Saturday, October 25, 2008

Dickens - Antidote for Pop Culture

To the Ghost of Christmas Present, Charles Dickens has Scrooge say, " ... you've shown me only greed, and malice, and apathy! Let me see some TENDERNESS, some... DEPTH OF FEELING!"

The former, one might say about pop culture, so superficial, nonsensical, and driven by greed, malice, and apathy.

But the latter - tenderness and depth of feeling - Charles Dickens specialized in depicting to the world; the grief of mortal, fallen men and the joys that could pierce in equal depth.

G. K. Chesterton said in his book, Charles Dickens, the Last of the Great Men,
He was the voice in England of (an) humane intoxication and expansion, this encouraging of anybody to be anything ... It is useless for us to attempt to imagine Dickens and his life unless we are able at least to imagine this old atmosphere of a democratic optimism - a confidence in commen men.
For any persons who feel forlornly as though a majority of Americans have lost their way and are about to cast their vote for an inexperienced candidate cut from the academical cloth of secular, social pragmatism, I strongly recommend a large dose of Dickens.

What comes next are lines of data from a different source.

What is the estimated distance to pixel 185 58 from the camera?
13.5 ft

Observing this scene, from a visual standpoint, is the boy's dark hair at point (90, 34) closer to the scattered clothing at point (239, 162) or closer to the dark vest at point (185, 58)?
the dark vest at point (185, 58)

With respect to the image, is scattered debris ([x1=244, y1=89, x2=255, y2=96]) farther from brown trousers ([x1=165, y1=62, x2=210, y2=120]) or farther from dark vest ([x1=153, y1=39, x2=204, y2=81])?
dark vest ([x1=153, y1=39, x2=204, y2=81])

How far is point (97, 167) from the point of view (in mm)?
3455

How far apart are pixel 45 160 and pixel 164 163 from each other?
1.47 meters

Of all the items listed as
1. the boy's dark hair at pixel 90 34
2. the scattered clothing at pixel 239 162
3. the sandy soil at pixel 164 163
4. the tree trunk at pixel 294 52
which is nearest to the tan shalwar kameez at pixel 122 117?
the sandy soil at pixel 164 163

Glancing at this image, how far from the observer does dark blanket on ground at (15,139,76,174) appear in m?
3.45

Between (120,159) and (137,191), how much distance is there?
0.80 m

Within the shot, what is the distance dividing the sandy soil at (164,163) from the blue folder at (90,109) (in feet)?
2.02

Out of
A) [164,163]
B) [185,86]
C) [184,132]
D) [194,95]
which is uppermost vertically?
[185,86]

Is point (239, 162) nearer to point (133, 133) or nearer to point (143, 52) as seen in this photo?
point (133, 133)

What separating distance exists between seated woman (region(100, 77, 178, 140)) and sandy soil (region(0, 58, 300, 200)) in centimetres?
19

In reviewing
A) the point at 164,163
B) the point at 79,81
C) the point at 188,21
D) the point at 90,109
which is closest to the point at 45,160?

If you can't find a quiet afternoon in which to sit and read him, then find a copy of the 2002 film version of Nicholas Nickleby, about which Roger Ebert says, "(I)t's jolly and exciting and brimming with life, and wonderfully well-acted."

And, I may add, full of greed, malice, apathy, AND tenderness and depth of feeling. Basically, everything you want but cannot find in today's superficial world of pop culture and cookie cutter news bytes.